* START Source material *
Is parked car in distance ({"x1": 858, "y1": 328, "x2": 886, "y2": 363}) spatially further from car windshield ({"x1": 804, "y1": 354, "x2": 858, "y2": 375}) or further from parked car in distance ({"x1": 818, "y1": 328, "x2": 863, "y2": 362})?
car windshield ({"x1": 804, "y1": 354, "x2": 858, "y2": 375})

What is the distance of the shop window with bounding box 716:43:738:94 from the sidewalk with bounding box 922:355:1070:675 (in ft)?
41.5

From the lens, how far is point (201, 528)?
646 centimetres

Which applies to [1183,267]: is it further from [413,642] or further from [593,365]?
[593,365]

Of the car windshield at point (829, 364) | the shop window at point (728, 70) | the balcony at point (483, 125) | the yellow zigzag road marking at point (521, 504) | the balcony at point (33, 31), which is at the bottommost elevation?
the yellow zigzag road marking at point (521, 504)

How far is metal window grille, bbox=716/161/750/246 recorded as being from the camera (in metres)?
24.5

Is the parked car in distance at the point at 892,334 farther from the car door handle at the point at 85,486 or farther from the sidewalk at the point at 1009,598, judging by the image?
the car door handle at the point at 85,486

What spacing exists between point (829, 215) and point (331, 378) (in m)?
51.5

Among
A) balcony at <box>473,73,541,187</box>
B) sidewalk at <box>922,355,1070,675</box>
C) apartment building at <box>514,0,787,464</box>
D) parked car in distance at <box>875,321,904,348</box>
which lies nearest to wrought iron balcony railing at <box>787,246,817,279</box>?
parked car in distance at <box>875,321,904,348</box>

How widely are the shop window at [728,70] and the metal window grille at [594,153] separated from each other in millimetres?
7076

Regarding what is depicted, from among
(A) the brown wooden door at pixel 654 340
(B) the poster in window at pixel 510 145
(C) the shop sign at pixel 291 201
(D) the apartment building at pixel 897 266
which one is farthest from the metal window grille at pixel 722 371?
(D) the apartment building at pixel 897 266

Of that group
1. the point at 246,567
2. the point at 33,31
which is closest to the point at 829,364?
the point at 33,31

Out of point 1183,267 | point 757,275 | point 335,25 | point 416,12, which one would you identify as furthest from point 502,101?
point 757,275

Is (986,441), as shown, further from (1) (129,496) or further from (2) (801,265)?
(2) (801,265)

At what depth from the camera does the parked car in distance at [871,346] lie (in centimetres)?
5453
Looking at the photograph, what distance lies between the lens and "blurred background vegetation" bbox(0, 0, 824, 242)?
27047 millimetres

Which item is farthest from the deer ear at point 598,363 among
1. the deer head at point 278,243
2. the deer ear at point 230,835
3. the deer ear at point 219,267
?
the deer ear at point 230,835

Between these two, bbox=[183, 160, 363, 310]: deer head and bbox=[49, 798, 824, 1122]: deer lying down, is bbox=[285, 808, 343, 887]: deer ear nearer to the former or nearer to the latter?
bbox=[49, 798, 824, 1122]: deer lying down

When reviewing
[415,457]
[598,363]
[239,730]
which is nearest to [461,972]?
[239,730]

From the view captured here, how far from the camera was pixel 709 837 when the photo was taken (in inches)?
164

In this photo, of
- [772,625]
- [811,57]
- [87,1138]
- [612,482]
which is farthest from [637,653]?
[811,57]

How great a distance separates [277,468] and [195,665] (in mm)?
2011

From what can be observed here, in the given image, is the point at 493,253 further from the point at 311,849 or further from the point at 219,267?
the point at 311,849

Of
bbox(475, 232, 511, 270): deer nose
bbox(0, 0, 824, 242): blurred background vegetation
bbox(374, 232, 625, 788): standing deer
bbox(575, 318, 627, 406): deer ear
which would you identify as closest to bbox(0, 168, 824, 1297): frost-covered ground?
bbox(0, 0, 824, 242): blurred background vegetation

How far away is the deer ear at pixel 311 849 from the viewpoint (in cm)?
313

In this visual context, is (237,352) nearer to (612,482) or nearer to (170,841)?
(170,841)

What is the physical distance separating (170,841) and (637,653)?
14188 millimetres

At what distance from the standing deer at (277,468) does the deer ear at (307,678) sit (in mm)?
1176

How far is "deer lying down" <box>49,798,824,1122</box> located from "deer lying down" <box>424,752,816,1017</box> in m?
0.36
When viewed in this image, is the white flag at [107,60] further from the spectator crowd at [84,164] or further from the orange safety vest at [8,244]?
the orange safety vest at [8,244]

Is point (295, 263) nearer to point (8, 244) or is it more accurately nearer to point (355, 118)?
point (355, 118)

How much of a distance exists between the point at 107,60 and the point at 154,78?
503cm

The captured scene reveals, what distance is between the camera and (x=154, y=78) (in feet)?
* END Source material *
• [Task objective]:
Give all the records again. Match them exactly.

• [Answer to the problem]:
Is parked car in distance ({"x1": 858, "y1": 328, "x2": 886, "y2": 363}) spatially further from car windshield ({"x1": 804, "y1": 354, "x2": 858, "y2": 375}) or further from parked car in distance ({"x1": 818, "y1": 328, "x2": 863, "y2": 362})?
car windshield ({"x1": 804, "y1": 354, "x2": 858, "y2": 375})

What is the distance of the shop window with bounding box 716:43:738:94 from the sidewalk with bounding box 922:355:1070:675 (in ft)?
41.5

From the lens, how far is point (201, 528)?
646 centimetres

Which applies to [1183,267]: is it further from [413,642] or further from [593,365]?
[593,365]

Of the car windshield at point (829, 364) | the shop window at point (728, 70) | the balcony at point (483, 125) | the yellow zigzag road marking at point (521, 504) | the balcony at point (33, 31), which is at the bottommost elevation?
the yellow zigzag road marking at point (521, 504)

How far is metal window grille, bbox=716/161/750/246 recorded as being from the camera (in metres)?
24.5

Is the parked car in distance at the point at 892,334 farther from the car door handle at the point at 85,486 or farther from the sidewalk at the point at 1009,598, judging by the image?
the car door handle at the point at 85,486

What spacing exists between point (829, 215) and point (331, 378) (in m)?
51.5

Among
A) balcony at <box>473,73,541,187</box>
B) sidewalk at <box>922,355,1070,675</box>
C) apartment building at <box>514,0,787,464</box>
D) parked car in distance at <box>875,321,904,348</box>
which lies nearest to wrought iron balcony railing at <box>787,246,817,279</box>?
parked car in distance at <box>875,321,904,348</box>

How widely are the shop window at [728,70] and the metal window grille at [594,153] separated from each other in millimetres?
7076

Regarding what is depicted, from among
(A) the brown wooden door at pixel 654 340
(B) the poster in window at pixel 510 145
(C) the shop sign at pixel 291 201
(D) the apartment building at pixel 897 266
which one is farthest from the metal window grille at pixel 722 371?
(D) the apartment building at pixel 897 266

Of that group
1. the point at 246,567
2. the point at 33,31
which is closest to the point at 829,364?
the point at 33,31

Out of point 1183,267 | point 757,275 | point 335,25 | point 416,12, which one would you identify as furthest from point 502,101?
point 757,275

Is (986,441), as shown, further from (1) (129,496) or further from (2) (801,265)?
(2) (801,265)

At what depth from the camera does the parked car in distance at [871,346] lie (in centimetres)?
5453
Looking at the photograph, what distance lies between the lens and "blurred background vegetation" bbox(0, 0, 824, 242)?
27047 millimetres

Which item is farthest from the deer ear at point 598,363 among
1. the deer head at point 278,243
2. the deer ear at point 230,835
3. the deer ear at point 219,267
?
the deer ear at point 230,835

Between these two, bbox=[183, 160, 363, 310]: deer head and bbox=[49, 798, 824, 1122]: deer lying down, is bbox=[285, 808, 343, 887]: deer ear nearer to the former or nearer to the latter?
bbox=[49, 798, 824, 1122]: deer lying down

When reviewing
[415,457]
[598,363]
[239,730]
which is nearest to [461,972]?
[239,730]

From the view captured here, how far from the camera was pixel 709 837 when the photo was taken (in inches)?
164

In this photo, of
- [772,625]
- [811,57]
- [87,1138]
- [612,482]
which is farthest from [637,653]?
[811,57]

How great a distance separates [277,468] and [195,665] (in mm)?
2011

From what can be observed here, in the given image, is the point at 493,253 further from the point at 311,849 or further from the point at 219,267?
the point at 311,849

Of
bbox(475, 232, 511, 270): deer nose
bbox(0, 0, 824, 242): blurred background vegetation
bbox(374, 232, 625, 788): standing deer
bbox(575, 318, 627, 406): deer ear
which would you identify as closest to bbox(0, 168, 824, 1297): frost-covered ground?
bbox(0, 0, 824, 242): blurred background vegetation

How far away is the deer ear at pixel 311 849 from the viewpoint (in cm)?
313

In this visual context, is (237,352) nearer to (612,482) or nearer to (170,841)?
(170,841)

What is the physical distance separating (170,841) and (637,653)?
14188 millimetres

At what distance from the standing deer at (277,468) does the deer ear at (307,678) sit (in mm)?
1176

How far is "deer lying down" <box>49,798,824,1122</box> located from "deer lying down" <box>424,752,816,1017</box> in m?
0.36
When viewed in this image, is the white flag at [107,60] further from the spectator crowd at [84,164] or further from the orange safety vest at [8,244]?
the orange safety vest at [8,244]

Is point (295, 263) nearer to point (8, 244) or is it more accurately nearer to point (355, 118)?
point (355, 118)

How much of a distance exists between the point at 107,60 and the point at 154,78?
503cm

The captured scene reveals, what distance is between the camera and (x=154, y=78) (in feet)?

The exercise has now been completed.